● **KURZE AUFGABE**
Gib die Datensätze von der Zeile mit „Is point (32, 89)“ (einschließlich) bis zum Ende der Datensätze als zweispaltige CSV mit den Spalten „Text“ und „Antwort“ aus, eine Zeile pro Datensatz. Jeder Wert steht in Anführungszeichen in einem eigenen Feld, Zeilenumbrüche werden durch Leerzeichen ersetzt.
====== EINGABE
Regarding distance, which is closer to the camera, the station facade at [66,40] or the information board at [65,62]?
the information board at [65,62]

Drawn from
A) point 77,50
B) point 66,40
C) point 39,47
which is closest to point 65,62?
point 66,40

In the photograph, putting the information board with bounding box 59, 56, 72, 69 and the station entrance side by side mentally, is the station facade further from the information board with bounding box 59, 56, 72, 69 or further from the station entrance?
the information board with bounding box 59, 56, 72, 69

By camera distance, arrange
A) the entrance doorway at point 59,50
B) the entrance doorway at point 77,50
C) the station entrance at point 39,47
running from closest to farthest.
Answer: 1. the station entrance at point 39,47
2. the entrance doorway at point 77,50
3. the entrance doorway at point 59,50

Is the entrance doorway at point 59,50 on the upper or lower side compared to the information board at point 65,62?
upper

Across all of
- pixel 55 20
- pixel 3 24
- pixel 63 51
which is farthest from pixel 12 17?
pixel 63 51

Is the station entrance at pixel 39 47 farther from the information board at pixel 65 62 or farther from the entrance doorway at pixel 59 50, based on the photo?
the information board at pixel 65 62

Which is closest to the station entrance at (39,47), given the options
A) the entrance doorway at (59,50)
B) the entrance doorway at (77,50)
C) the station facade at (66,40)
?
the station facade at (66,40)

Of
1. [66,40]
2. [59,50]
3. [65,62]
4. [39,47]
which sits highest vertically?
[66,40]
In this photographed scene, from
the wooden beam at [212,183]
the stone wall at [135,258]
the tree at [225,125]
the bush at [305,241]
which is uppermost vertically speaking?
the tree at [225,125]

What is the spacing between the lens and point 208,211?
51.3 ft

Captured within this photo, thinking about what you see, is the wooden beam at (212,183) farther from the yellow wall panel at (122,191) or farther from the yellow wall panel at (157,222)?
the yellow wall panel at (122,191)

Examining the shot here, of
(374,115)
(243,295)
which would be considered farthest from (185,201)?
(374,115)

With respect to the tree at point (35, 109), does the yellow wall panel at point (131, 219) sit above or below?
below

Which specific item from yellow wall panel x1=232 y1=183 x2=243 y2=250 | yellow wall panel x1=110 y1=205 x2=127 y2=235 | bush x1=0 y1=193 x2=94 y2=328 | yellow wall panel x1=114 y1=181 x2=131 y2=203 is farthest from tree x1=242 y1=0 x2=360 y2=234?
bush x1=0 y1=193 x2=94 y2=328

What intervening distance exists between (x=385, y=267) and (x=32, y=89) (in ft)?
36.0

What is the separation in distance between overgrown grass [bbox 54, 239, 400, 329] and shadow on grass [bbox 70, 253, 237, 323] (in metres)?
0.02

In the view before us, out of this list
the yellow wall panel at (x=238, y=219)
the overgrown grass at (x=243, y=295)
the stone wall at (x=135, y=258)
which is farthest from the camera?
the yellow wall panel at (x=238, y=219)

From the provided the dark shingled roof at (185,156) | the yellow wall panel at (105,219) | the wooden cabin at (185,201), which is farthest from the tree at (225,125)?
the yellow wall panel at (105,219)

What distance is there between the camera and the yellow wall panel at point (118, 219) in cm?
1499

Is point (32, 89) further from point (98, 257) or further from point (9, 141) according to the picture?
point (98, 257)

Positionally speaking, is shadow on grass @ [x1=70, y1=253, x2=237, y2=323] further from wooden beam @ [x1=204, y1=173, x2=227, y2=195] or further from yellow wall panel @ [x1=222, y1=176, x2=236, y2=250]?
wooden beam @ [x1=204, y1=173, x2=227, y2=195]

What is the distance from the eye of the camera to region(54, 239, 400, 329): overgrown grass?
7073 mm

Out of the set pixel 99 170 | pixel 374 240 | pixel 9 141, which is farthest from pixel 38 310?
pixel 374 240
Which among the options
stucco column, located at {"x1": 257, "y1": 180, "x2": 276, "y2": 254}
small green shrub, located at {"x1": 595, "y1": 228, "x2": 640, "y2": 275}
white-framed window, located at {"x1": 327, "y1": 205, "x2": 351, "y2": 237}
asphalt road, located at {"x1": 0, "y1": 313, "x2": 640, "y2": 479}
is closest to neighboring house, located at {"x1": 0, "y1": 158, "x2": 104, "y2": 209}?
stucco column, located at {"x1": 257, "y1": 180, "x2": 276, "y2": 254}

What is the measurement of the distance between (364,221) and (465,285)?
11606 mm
============
● **ANTWORT ZUR AUFGABE**
Text,Antwort
"Is point (32, 89) further from point (98, 257) or further from point (9, 141) according to the picture?","point (98, 257)"
"Positionally speaking, is shadow on grass @ [x1=70, y1=253, x2=237, y2=323] further from wooden beam @ [x1=204, y1=173, x2=227, y2=195] or further from yellow wall panel @ [x1=222, y1=176, x2=236, y2=250]?","wooden beam @ [x1=204, y1=173, x2=227, y2=195]"
"What is the distance from the eye of the camera to region(54, 239, 400, 329): overgrown grass?","7073 mm"
"Out of the set pixel 99 170 | pixel 374 240 | pixel 9 141, which is farthest from pixel 38 310?","pixel 374 240"
"Which among the options stucco column, located at {""x1"": 257, ""y1"": 180, ""x2"": 276, ""y2"": 254} small green shrub, located at {""x1"": 595, ""y1"": 228, ""x2"": 640, ""y2"": 275} white-framed window, located at {""x1"": 327, ""y1"": 205, ""x2"": 351, ""y2"": 237} asphalt road, located at {""x1"": 0, ""y1"": 313, ""x2"": 640, ""y2"": 479} is closest to neighboring house, located at {""x1"": 0, ""y1"": 158, ""x2"": 104, ""y2"": 209}?","stucco column, located at {""x1"": 257, ""y1"": 180, ""x2"": 276, ""y2"": 254}"
"What is the measurement of the distance between (364,221) and (465,285)?","11606 mm"